*Records provided:*
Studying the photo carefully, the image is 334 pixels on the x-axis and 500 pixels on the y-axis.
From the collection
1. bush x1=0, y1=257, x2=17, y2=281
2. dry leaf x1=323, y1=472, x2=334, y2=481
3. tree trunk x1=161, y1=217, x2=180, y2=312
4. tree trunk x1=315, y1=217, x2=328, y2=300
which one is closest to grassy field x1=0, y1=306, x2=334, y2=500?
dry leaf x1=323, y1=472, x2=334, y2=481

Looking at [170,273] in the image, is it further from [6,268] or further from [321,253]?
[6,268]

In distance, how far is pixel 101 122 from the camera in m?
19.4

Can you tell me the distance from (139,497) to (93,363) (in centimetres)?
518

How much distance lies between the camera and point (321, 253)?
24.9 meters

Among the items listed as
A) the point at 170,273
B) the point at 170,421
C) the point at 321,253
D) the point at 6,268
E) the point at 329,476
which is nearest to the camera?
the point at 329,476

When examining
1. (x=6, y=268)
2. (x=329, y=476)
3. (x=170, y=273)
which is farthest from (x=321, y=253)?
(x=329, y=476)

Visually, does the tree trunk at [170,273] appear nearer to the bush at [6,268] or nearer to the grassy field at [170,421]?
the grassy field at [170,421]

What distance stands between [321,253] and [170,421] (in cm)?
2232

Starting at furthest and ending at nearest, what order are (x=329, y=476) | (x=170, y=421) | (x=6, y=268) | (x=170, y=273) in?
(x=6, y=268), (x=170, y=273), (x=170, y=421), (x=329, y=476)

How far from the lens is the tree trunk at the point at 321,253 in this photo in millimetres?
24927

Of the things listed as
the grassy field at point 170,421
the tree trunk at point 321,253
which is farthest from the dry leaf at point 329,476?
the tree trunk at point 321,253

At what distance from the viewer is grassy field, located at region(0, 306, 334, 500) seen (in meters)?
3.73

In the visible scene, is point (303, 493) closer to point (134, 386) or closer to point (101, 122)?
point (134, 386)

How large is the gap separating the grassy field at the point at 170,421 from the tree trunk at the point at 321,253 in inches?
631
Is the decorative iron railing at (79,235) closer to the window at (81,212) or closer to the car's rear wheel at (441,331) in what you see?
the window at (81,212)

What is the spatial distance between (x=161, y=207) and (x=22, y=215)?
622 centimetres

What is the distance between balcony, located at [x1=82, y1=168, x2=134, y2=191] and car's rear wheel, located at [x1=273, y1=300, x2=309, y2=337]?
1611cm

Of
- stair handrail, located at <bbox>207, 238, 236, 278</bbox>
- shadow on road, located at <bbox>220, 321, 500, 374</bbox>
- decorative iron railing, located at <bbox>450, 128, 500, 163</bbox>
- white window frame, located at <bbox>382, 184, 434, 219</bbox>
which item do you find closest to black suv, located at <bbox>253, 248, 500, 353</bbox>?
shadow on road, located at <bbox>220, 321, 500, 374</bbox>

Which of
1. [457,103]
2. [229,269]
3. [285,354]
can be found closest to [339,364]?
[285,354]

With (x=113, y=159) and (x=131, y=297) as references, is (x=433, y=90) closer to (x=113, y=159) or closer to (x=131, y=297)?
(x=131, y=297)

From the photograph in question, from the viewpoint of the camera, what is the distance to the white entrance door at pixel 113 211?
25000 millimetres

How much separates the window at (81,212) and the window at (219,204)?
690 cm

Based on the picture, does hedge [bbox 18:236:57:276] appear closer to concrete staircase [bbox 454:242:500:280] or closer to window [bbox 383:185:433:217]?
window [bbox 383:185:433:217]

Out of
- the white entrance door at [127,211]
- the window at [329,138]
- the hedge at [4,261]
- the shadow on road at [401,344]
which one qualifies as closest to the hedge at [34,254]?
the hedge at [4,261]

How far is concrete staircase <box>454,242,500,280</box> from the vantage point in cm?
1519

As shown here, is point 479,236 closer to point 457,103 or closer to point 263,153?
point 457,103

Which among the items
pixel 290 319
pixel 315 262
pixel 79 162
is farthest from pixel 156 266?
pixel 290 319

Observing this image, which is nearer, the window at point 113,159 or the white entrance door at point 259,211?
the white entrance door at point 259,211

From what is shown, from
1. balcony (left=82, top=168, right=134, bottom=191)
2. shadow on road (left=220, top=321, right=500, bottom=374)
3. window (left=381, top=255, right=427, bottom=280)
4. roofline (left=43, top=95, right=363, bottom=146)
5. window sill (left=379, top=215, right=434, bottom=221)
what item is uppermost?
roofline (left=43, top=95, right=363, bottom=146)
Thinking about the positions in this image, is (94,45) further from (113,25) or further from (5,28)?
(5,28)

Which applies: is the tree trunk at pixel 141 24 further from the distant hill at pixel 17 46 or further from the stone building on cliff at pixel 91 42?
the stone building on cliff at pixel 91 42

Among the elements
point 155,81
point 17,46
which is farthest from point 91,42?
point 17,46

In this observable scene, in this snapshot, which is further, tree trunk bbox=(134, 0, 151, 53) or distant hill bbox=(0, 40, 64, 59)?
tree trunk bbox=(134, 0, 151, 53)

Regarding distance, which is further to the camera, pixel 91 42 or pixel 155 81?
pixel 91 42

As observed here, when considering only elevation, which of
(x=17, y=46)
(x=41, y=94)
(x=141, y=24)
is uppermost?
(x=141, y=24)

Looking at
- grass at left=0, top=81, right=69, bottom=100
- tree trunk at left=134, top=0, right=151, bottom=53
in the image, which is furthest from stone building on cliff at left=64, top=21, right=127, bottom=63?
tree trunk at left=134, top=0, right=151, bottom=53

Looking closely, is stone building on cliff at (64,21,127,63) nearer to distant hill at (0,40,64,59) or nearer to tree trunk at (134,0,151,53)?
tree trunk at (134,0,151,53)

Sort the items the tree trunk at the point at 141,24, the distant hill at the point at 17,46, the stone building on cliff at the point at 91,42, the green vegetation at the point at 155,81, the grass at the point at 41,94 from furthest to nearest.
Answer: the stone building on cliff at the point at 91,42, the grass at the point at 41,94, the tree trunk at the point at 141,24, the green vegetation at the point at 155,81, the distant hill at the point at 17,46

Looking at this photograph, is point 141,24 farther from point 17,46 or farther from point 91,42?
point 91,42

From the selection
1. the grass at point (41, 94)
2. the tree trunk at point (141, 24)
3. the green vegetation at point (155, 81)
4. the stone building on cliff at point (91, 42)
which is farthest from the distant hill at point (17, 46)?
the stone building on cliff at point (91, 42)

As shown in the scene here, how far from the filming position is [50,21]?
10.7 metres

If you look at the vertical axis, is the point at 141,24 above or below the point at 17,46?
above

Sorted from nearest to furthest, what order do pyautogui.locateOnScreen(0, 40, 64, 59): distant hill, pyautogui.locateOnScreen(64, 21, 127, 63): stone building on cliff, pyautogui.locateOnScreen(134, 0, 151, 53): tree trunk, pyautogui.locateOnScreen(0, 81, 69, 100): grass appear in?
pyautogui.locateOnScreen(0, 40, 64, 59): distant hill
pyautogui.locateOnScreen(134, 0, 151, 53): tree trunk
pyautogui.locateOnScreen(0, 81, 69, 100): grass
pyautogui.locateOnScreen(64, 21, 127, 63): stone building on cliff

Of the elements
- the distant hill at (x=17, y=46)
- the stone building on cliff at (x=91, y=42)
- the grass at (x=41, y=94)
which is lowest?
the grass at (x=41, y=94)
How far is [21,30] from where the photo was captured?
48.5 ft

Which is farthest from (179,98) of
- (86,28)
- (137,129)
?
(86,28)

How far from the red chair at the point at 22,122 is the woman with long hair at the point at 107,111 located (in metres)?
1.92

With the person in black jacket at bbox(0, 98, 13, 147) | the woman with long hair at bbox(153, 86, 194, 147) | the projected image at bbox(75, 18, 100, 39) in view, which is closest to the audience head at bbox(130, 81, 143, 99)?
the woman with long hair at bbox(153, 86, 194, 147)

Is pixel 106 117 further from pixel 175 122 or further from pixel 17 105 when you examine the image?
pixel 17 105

*Prompt:*
Reproduce verbatim the items, beginning with the line that contains "Which is farthest from (179,98) of" and continuing through the final line of the items.

*Complete answer:*
Which is farthest from (179,98) of
- (86,28)
- (137,129)
?
(86,28)

How far from the red chair at the point at 22,122 is the woman with long hair at the point at 107,111 located (in metres)?
1.92

With the person in black jacket at bbox(0, 98, 13, 147) | the woman with long hair at bbox(153, 86, 194, 147) | the projected image at bbox(75, 18, 100, 39) in view, which is closest to the audience head at bbox(130, 81, 143, 99)?
the woman with long hair at bbox(153, 86, 194, 147)

Is pixel 106 117 further from pixel 175 122 or further from pixel 17 105 when you examine the image?
pixel 17 105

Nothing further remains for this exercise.